YOUR INSTRUCTIONS:
The job is to find each line in the entries holding the string "California" and copy that line.

PROVIDED RECORDS:
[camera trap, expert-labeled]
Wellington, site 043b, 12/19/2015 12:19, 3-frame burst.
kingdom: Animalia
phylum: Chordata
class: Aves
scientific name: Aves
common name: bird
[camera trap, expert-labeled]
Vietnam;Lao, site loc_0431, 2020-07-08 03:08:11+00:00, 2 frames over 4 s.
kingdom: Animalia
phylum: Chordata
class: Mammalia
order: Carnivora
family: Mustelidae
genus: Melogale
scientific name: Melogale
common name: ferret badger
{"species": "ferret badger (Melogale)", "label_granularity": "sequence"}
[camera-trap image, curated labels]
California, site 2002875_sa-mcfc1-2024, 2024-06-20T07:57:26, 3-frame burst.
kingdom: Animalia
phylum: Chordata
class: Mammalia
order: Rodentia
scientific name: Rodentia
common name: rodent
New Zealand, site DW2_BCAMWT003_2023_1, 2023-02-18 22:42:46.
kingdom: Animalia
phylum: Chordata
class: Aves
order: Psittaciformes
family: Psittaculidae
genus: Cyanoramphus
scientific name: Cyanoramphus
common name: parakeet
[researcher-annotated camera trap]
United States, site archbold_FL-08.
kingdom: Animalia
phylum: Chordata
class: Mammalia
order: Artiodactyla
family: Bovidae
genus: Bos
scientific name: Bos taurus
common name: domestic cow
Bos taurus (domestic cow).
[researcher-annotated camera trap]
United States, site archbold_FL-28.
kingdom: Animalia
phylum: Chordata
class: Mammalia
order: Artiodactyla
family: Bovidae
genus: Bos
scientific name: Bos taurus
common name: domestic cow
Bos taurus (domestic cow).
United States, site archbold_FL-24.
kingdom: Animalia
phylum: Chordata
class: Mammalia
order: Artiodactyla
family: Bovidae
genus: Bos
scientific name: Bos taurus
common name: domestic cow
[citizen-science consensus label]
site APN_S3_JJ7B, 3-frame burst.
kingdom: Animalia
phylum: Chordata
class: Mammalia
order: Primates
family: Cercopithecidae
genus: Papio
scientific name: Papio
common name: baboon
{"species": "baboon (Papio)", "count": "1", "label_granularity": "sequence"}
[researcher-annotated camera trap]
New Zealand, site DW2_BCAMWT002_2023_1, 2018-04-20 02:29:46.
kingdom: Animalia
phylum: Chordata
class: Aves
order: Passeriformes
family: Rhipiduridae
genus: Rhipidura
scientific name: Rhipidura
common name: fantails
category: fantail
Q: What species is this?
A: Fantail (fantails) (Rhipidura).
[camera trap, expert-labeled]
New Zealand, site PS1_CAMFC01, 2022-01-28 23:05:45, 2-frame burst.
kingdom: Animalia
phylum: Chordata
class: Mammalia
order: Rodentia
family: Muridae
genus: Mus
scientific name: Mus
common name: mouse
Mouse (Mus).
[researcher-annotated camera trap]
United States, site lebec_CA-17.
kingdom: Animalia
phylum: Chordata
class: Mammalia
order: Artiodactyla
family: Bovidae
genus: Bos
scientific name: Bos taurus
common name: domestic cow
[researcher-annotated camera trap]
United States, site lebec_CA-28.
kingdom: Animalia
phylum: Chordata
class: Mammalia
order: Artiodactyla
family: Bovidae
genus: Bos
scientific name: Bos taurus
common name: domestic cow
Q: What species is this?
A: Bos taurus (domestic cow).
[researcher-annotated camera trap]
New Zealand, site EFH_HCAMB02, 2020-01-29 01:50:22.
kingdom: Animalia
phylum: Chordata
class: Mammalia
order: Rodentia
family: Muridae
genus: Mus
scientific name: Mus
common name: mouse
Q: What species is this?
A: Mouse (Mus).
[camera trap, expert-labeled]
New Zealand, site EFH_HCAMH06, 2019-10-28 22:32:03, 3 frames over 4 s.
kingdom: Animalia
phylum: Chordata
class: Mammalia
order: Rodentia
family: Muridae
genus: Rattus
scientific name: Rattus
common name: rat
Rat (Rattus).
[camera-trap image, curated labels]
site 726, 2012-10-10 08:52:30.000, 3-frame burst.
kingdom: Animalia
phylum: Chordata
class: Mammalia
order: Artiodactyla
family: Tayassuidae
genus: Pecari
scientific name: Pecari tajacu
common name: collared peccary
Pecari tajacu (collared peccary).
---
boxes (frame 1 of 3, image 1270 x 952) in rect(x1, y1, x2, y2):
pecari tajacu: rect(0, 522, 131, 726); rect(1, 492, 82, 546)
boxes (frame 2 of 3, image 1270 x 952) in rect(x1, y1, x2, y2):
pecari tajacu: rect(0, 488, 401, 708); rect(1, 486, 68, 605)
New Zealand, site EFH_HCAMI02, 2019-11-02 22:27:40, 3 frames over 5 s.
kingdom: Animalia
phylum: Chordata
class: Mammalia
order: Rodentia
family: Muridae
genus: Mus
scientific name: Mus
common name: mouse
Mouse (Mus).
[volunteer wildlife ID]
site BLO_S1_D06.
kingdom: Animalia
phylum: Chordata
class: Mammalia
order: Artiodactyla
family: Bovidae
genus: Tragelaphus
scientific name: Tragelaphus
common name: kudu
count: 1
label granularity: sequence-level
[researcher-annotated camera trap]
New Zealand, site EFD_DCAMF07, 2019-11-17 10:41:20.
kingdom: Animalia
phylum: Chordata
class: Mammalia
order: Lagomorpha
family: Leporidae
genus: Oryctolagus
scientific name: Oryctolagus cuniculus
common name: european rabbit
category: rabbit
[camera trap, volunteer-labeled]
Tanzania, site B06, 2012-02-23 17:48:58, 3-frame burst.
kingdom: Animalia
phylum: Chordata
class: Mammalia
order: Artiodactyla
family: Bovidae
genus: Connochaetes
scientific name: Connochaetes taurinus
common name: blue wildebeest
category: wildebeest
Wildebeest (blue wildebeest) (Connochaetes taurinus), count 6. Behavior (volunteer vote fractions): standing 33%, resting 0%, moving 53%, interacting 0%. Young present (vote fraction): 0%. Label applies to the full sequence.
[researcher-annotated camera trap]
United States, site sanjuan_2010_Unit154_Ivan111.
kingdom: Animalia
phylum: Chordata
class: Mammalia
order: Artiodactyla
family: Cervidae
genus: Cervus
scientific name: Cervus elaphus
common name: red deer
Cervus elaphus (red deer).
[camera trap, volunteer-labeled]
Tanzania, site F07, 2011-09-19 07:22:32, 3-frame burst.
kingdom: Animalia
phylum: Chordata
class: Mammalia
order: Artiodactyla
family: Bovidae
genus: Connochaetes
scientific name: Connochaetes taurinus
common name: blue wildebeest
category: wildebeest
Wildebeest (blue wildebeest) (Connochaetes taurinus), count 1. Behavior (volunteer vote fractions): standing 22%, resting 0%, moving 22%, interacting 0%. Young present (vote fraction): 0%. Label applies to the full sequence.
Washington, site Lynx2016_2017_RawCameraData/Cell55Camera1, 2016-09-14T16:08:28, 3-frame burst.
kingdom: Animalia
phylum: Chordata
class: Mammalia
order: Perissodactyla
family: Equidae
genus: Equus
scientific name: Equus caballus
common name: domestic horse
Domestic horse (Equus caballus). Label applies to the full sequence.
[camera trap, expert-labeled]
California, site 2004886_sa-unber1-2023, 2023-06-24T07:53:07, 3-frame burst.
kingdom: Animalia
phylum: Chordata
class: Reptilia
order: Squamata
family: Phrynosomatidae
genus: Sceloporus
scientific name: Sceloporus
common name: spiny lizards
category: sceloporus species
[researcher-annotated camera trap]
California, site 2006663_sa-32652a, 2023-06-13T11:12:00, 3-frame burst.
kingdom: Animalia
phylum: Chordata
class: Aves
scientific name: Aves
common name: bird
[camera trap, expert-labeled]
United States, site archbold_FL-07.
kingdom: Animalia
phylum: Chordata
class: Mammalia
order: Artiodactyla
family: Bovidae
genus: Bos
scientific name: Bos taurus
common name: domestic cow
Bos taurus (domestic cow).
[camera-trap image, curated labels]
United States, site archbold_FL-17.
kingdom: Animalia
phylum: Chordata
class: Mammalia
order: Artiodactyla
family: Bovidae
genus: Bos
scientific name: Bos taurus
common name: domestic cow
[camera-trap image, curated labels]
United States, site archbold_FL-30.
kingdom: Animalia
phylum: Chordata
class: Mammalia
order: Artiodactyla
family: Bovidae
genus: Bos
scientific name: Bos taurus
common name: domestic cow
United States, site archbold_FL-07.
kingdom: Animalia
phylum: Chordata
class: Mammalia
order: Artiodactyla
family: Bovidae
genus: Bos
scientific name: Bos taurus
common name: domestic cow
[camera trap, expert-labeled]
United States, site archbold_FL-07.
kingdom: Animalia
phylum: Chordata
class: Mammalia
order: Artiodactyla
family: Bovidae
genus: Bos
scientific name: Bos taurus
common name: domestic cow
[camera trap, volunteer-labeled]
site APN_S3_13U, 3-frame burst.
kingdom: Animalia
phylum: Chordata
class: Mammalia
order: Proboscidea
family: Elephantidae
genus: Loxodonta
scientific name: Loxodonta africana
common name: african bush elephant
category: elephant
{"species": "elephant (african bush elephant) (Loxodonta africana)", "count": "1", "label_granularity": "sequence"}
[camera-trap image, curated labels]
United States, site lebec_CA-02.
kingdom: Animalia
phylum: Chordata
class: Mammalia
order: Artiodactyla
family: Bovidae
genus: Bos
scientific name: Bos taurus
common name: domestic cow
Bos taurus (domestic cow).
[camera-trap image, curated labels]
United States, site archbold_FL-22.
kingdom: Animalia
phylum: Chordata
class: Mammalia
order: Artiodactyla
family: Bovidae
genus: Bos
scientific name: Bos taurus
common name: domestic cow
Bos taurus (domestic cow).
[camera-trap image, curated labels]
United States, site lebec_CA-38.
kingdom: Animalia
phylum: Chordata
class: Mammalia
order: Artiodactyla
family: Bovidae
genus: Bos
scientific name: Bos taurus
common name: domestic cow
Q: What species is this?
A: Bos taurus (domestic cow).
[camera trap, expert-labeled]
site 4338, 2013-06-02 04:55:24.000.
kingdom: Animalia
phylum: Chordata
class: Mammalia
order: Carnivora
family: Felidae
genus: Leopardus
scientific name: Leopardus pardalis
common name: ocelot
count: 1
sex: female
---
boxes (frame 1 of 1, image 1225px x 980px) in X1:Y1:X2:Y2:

RESULT OF THE TASK:
California, site 2002875_sa-mcfc1-2024, 2024-06-20T07:57:26, 3-frame burst.
California, site 2004886_sa-unber1-2023, 2023-06-24T07:53:07, 3-frame burst.
California, site 2006663_sa-32652a, 2023-06-13T11:12:00, 3-frame burst.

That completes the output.